Overall, the value of chromium supplements for diabetes is inconclusive and controversial. The American Diabetes Association states that there is insufficient evidence to support the routine use of chromium to improve glycemic control in people with diabetes. It further notes that there is no clear scientific evidence that vitamin and mineral supplementation benefits people with diabetes who do not have underlying nutritional deficiencies.

Lipid metabolism
The effects of chromium supplementation on blood lipid levels in humans are also inconclusive. In some studies, 150 to 1,000 micrograms per day has decreased total and low-density-lipoprotein (LDL or “bad”) cholesterol and triglyceride levels and increased concentrations of apolipoprotein A (a component of high-density-lipoprotein cholesterol known as HDL or “good” cholesterol) in subjects with atherosclerosis or elevated cholesterol or among those taking a beta-blocker drug. These findings are consistent with the results of earlier studies.

Body weight and composition
Chromium supplements are sometimes claimed to reduce body fat and increase lean muscle mass. Yet a recent review of 24 studies that examined the effects of 200 to 1,000 micrograms per day of chromium (in the form of chromium picolinate) on body mass or composition found no significant benefits. Another recent review of randomized, controlled clinical trials did find supplements of chromium picolinate to help with weight loss when compared with placebo, but the differences were small and of debatable clinical relevance.

›  How much do I need?

In 1989, the National Academy of Sciences came up with a safe intake range for chromium. From this, adequate intake levels were established. The amount needed depends on gender and age. Men ages 14 to 50 need about 35 micrograms daily; men age 50-plus need 30 micrograms. Women ages 14-plus need 24 to 25 micrograms daily. Pregnant women need 29 to 30 micrograms daily; breastfeeding women, 44 to 45 micrograms

Women usually consume on average between 23 to 29 micrograms of chromium per day from food, and adult men usually consume an average of 39 to 54 micrograms per day.

Few serious adverse effects have been linked to high intake of chromium, so the Institute of Medicine has not established a tolerable upper intake level (UL) for this mineral. Certain medications may interact with chromium, especially when taken on a regular basis. Before taking dietary supplements, check with your doctor or other qualified healthcare provider, especially if you take prescription or over-the-counter medications.

Reports of chromium deficiency in humans are rare. The body’s chromium content may be reduced under several conditions, though. Diets high in simple sugars (comprising more than 35 percent of calories) can increase chromium excretion in the urine. Infection, acute exercise, pregnancy and lactation, and stressful states (such as physical trauma) increase chromium losses and can lead to deficiency, especially if chromium intake is already low.

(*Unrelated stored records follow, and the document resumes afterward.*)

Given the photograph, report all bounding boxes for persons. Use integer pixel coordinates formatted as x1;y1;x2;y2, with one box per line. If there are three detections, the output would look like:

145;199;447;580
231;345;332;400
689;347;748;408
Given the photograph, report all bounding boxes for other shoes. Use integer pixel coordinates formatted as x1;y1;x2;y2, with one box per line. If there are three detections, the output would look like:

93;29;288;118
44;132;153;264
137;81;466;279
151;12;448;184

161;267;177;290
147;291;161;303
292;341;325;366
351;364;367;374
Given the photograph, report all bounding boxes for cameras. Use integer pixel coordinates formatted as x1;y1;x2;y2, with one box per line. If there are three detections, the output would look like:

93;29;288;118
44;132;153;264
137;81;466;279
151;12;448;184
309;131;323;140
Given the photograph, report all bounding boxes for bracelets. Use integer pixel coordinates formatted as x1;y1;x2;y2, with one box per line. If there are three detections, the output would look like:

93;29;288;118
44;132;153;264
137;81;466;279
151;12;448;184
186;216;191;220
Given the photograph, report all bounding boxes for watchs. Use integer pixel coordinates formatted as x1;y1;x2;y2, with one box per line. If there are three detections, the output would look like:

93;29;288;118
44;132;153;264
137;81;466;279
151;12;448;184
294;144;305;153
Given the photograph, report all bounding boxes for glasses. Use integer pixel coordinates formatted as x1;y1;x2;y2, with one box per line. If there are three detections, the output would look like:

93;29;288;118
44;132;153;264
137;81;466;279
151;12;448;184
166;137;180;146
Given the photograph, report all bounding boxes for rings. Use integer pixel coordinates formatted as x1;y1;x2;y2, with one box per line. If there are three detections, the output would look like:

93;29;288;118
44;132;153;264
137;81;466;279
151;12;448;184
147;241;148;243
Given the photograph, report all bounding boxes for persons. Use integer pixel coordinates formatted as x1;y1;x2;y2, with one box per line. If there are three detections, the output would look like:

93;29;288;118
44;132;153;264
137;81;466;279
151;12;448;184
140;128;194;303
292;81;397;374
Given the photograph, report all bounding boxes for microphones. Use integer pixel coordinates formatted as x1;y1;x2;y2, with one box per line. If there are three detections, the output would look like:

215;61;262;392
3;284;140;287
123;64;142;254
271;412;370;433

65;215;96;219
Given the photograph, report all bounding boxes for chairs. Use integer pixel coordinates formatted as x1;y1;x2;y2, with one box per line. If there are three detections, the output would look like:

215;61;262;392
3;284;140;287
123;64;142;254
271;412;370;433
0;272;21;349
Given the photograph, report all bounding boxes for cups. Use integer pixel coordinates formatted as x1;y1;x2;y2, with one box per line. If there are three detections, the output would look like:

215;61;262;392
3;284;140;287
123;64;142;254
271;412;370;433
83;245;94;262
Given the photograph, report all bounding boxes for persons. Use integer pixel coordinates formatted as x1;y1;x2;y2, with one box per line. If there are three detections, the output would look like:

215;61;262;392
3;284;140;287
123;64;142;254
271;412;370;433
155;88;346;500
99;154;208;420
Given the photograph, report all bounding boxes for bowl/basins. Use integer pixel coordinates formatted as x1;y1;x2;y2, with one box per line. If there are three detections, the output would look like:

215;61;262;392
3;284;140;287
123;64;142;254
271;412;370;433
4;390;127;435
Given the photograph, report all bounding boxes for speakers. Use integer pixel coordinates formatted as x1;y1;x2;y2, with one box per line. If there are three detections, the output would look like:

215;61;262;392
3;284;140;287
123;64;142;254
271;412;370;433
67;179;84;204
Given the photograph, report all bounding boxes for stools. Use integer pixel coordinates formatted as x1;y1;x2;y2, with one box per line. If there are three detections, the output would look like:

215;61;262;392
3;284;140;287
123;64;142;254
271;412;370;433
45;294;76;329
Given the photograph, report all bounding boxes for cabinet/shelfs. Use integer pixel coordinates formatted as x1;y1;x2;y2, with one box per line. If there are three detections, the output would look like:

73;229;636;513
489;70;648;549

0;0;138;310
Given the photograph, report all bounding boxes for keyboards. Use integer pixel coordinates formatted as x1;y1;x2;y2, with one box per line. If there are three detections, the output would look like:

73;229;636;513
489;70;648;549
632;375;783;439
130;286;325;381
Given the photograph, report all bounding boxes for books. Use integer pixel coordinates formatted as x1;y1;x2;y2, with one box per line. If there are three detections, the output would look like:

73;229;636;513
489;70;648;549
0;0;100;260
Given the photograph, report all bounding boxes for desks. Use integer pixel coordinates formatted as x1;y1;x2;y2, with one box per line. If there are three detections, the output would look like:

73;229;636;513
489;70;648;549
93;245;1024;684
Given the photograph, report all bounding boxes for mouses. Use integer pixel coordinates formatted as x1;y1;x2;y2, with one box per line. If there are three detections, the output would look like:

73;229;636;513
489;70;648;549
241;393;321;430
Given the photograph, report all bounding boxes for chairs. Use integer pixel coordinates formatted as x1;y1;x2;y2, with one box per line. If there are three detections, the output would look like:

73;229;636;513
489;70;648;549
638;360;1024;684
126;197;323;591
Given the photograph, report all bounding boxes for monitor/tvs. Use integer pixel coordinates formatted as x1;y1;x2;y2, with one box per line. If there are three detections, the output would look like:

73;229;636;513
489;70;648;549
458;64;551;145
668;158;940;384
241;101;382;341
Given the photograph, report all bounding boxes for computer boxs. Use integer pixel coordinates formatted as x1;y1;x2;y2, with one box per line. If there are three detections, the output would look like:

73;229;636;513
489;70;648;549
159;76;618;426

Older people may be more vulnerable to chromium depletion than younger adults.

›  In food

Chromium is found in many foods, but usually only in small amounts (less than 2 micrograms per serving). Meat and whole-grain products, as well as some fruits, vegetables and spices, are good sources, while foods high in simple sugars are low in chromium. Dietary intakes are hard to determine because the content of chromium in food is substantially affected by agricultural and manufacturing practices.

›  Dietary supplements

Chromium is sold as a single-ingredient supplement, as well as in combination with other minerals or nutrients, especially those marketed for weight loss and performance enhancement. They can be available as chromium chloride, chromium nicotinate, high-chromium yeast and chromium citrate, but it is not clear which type is best to take. Vitamin C and niacin (vitamin B3) can enhance the body’s absorption of chromium.

Source: National Institutes of Health, Office of Dietary Supplements

Please consult your health care provider before making changes to your vitamin/supplement regimen.